We have now significantly upgraded a part of the hardware Vespa is running on. But before we scale up further we shall take a look at the metrics tab for our application. Go to Metrics and then resources.

This is where you see the resource usage history in your vespa instance, but most importantly it gives you a clear image of where your application is bottlenecked. The bottleneck for your application will be different depending on how your application is configured and the kind of computations you do. The previous 1000-line dataset was no match for the upgraded instance, so lets give it a bigger one to get some proper bottleneck data:
Delete the documents from the instance again, wait a bit, and run the command to ensure that we have no documents in our application
vespa query 'yql=select * from passage where true' 'hits=0' 'ranking=unranked'
Now we’ll feed the 50 000 line dataset to properly test and time the upgraded instance.
time vespa feed ext/corpus_transformed_50000.jsonl
Result
vespa feed ext/corpus_transformed_50000.jsonl 17.44s user 22.68s system 11% cpu 5:56.41 total (~17.6 hours for full dataset)
This is a more accurate reading of the instance’s performance, and at 5min 56s to feed 50 000 documents, the full dataset would take around 17 and a half hours.
Look at the resources in the metrics and set it to show only the last 30 minutes so that we can see more clearly what went on. Notice the CPU-utilisation and the GPU-utilisation graphs. Notice that the GPU usage on the container node hit 100% and stayed there for the entire feeding process. The CPU usage on the container node peaked at 80% but leveled at around 60% and the content node’s CPU barely went over 50%.

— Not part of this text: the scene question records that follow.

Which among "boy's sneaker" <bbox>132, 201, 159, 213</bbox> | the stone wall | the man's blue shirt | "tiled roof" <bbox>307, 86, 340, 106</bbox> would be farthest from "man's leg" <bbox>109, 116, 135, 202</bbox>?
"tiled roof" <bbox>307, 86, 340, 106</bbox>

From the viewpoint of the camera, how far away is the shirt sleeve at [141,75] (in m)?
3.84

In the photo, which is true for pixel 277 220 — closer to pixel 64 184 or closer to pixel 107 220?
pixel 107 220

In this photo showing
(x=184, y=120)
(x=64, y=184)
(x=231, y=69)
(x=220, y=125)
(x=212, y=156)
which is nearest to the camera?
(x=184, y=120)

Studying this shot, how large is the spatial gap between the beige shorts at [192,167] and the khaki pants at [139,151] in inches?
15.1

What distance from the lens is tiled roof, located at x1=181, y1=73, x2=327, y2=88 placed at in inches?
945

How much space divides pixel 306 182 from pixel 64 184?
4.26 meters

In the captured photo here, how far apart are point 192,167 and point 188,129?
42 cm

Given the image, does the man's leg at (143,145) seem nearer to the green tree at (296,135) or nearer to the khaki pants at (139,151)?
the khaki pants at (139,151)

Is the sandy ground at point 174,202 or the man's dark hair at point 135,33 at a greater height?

It is clear that on this Vespa Instance, the bottleneck for better feeding performance lies in the GPU processing. If we want to improve the feeding performance of the system, then we must increase the amount of GPUs in the container node.
Now that we know where the problem lies: Lets make it go faster! We’ll increase the amount of GPU nodes to 5 with the count="5" parameter in the container node in services.xml.
Container
<nodes deploy:environment="dev" count="5">
<resources vcpu="4.0" memory="16Gb" architecture="x86_64" storage-type="local" disk="125Gb">
<gpu count="1" memory="16.0Gb"/>
</resources>
</nodes>
save the services.xml file and redeploy:
$ vespa deploy --wait 900
Now lets feed the larger dataset:
time vespa feed ext/corpus_transformed_500000.jsonl
Result
vespa feed ext/corpus_transformed_500000.jsonl 97.59s user 95.22s system 10% cpu 29:38.18 total (~8.8 hours for full dataset)
If we extrapolate the results we see we got around twice the speed of the single-container node instance. But why not 5 times the speed? Let’s look at the metrics.



We see that the container GPU utilization now sits comfortably at around 50% and the container CPU at around 20-30%. But the content node CPU utilization sits near 100%. The 5 content nodes with GPUs saturate the single content node’s ability to take in data. We have found the new bottleneck of the system.
We’ll add some more content nodes:
Content
<nodes deploy:environment="dev" count="2">
<resources vcpu="1.0" memory="8Gb" architecture="arm64" storage-type="local" disk="59Gb"/>
</nodes>
Delete the documents, redeploy, and refeed:
$ vespa deploy --wait 900
time vespa feed ext/corpus_transformed_500000.jsonl
Result
vespa feed ext/corpus_transformed_500000.jsonl 92.22s user 88.21s system 17% cpu 16:51.51 total (~5.0 hours for full dataset)
Adding the second content node almost doubles the performance again. Look at the metrics to see what is going on.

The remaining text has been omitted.